◆ **WORK TO BE COMPLETED**:
Answer these from the scraper text below:
(a) What link text appears in the cached page for the vote PDF?
(b) Which bill does the code comment name as having a blank vote?
(c) What message does the code print after the loop?

◆ **SOURCE TEXT**:

The cache links to a vote PDF:

mzagaja@MacBook-Pro ~/D/openstates-scrapers (ct-scrape-issue)> rg 'VOTE' _cache/
_cache/www.cga.ct.gov,asp,cgabillstatus,cgabillstatus.asp,selBillType=Bill&bill_num=SJ25&which_year=2021,5d50bf64a9cf8bf185c29c5b6b132421
1091:<tr><td bgcolor=black>&nbsp;</td><td><a href="/2021/VOTE/S/PDF/2021SV-00072-R00SJ00025-SV.PDF">Senate Roll Call Vote 72 </a></td></tr></tbody></table>

Which is a valid URL: https://cga.ct.gov/2021/VOTE/S/PDF/2021SV-00072-R00SJ00025-SV.PDF

I can confirm by dropping in a debugger statement that we see a link:

        for link in page.xpath(
            "//a[(contains(@href, '/pdf/') or contains(@href, '/PDF/')) and contains(@href, '/VOTE/')]"
        ):
            # 2011 HJ 31 has a blank vote, others might too
            print(link.text)
            import pdb; pdb.set_trace()
            if link.text:
                pdf_link = link
                if pdf_link:
                    yield from self.scrape_vote(
                        bill, pdf_link.text.strip(), link.attrib["href"]
                    )
        print('Finished scraping webpage')

Region labeling records:
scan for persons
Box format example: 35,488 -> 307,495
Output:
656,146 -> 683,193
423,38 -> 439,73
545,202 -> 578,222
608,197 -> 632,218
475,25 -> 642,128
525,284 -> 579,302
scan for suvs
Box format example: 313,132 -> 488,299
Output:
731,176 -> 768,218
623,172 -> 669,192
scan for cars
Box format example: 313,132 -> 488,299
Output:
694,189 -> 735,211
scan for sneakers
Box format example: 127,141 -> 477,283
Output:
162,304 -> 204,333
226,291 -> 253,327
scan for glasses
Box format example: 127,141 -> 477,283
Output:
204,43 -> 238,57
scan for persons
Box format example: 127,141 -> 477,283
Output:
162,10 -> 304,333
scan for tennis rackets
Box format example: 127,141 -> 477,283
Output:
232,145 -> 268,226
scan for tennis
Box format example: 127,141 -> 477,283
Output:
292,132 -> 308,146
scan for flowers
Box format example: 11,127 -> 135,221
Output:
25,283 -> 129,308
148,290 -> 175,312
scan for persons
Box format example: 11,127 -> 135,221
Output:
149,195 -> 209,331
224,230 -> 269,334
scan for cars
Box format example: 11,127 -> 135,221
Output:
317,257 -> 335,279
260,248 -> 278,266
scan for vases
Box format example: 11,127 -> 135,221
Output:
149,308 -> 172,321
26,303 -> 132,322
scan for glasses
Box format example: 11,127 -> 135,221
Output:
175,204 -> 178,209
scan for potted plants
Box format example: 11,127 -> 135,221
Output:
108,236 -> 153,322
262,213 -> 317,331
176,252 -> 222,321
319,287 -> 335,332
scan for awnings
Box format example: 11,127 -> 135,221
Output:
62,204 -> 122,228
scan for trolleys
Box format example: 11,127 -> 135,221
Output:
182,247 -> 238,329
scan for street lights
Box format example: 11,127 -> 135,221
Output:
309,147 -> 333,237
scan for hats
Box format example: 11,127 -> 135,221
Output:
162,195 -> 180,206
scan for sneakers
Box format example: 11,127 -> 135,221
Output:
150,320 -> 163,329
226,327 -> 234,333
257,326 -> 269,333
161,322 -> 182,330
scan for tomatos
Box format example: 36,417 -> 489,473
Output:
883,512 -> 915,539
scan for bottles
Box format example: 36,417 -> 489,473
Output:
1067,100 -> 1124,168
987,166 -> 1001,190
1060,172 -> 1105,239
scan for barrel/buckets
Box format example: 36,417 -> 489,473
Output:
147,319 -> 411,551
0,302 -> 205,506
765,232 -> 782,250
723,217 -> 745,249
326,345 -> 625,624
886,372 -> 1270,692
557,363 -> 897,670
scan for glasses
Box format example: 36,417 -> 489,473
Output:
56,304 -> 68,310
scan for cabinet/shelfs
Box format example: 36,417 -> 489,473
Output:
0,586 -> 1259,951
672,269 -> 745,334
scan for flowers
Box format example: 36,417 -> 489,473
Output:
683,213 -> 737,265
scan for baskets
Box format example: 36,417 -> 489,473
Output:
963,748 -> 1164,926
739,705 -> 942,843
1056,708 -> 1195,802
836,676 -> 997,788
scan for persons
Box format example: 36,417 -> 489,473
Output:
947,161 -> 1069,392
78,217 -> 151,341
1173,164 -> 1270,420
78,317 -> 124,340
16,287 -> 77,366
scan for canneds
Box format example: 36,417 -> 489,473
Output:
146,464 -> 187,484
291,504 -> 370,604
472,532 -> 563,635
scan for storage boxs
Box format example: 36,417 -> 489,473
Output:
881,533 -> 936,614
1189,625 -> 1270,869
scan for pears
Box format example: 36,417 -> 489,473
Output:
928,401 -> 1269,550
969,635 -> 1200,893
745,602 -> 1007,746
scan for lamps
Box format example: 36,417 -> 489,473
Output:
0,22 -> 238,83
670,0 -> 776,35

◆ **TASK OUTPUT**:
(a) Senate Roll Call Vote 72
(b) 2011 HJ 31
(c) Finished scraping webpage